Required actions:
• 1. Answer these questions about the post on loneliness in Utah:
(a) How many kids does the writer have?
(b) What production is the husband of the mom at the class working on?
(c) Who is Andy's cousin?
• 2. Write the next part of the post on loneliness in Utah, picking up after its last sentence.

Text shown:
════════════════

Amusing - Sometimes it's lonely in Utah because though I have a lot of friends from Church and lots of family and a lot on my plate with four kids, there's nobody to really talk to or just hang out with.  Everyone has kids and families and their own obligations!  I pretty much keep myself super busy with activities, side projects, work, kids, cooking, cleaning, etc., but lately, I'll be at classes for my kids waiting, and I'll just eavesdrop while the other moms there with their friends are chatting.  I'll try to get in on the conversation, feeling like a insecure freshman in HS, but then even if I have a few words, I'm still an outsider and they're all friends, so they are always talking about what they did or what they're going to do, etc., so really it's just easier to get on my iPhone and be antisocial.  This week, two things changed.  First, I struck up a conversation with a random mom at a class who was there for the first time who turns out has a husband working on the Lion King production and travels here and there with whatever Broadway show he's working on, and goes to Little Gym classes wherever she happens to be.  It was fun talking to her.  And realizing how old I am since I saw the production when it first came out and it's going on almost 15+ years now...   I've also begun to hang out with Andy's cousin, Dani, again, on a weekly basis.  The adult interaction and conversation is so refreshing and necessary, and it's nice to have someone in person to talk to.  I mean, I talk to my mom, my BFF, and my sister-in-law throughout the week, but there's just something different about non-facetime interactions that I suppose I need.  I didn't realize how much I missed having Dani's company as we've found it harder to reconcile our busy schedules in the last year or so after I had Dagny, but seems like we're back on track with our weekly hang outs and that makes me one happy gal.

════════════════

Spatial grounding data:

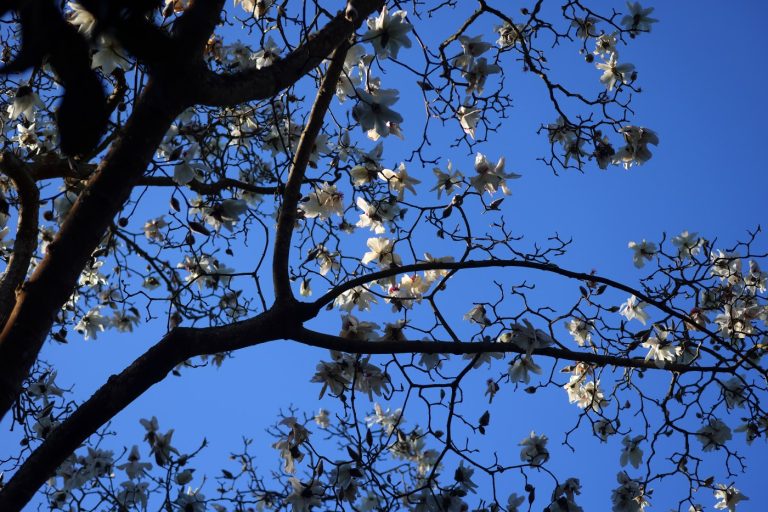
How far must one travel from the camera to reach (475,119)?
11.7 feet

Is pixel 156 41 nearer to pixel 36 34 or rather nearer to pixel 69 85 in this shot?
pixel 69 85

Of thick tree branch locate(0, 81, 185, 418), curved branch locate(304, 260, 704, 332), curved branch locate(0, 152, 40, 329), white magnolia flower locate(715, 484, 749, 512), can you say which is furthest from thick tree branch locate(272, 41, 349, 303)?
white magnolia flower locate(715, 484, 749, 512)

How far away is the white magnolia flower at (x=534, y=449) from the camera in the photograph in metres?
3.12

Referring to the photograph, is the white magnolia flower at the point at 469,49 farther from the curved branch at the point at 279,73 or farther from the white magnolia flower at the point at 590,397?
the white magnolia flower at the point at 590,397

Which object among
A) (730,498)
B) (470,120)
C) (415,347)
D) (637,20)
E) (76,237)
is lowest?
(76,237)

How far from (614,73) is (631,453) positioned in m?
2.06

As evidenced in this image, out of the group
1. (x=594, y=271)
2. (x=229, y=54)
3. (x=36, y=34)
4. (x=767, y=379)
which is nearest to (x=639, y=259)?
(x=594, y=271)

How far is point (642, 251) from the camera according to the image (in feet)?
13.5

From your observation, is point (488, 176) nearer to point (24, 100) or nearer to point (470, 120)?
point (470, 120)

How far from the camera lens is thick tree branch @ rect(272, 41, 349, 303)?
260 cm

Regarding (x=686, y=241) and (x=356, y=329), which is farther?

════════════════

Task-by-task results:
• 1.
(a) Four.
(b) The Lion King production.
(c) Dani.

• 2.
Sunday, March 12, 2017

Trip to the Mall

Amazing - On Thursday, I made it to the mall with my three littles on my own while my oldest was in school, and we had a great time.  We went to the playground and had smoothies before we left.  Cooper slept the entire time.  Both Bubba and Dagny fell asleep on the way home, so I suppose they had a very active and enjoyable time. 



Awful - I never thought I'd be sad about my kid going to school for the entire day, but the more I realize Jordan will be starting first grade next year, the sadder I am that my kids are growing up.  Sure, there's always a silver lining, like the fact that it will be logistically easier to run errands without all my kids in tow, but I'm so used to having all my kids with me for most of the day, even though we do a lot of activities, they're not in daycare so besides a few 1-2 hour breaks here and there, we're used to being together most of the time.   

Amusing - It started to warm up so we've been enjoying time on our bikes, scooters, and wiggly cars and I almost wish we had this huge enclosed gate so I could just let the kids go play outside without physically being out there with them.  Too bad, get off your lazy butt and get out there with them Mom! 

Sunday, March 5, 2017

Ice Skating Fun

Amazing - We blessed Cooper today at Church.  It was so beautiful, but I missed the lion king display by Andy because I was busy closing the voice recording (we  have recorded all our baby's blessings).  Dang it! 


Awful - My shoulders hurt so much lately, I need a massage or something.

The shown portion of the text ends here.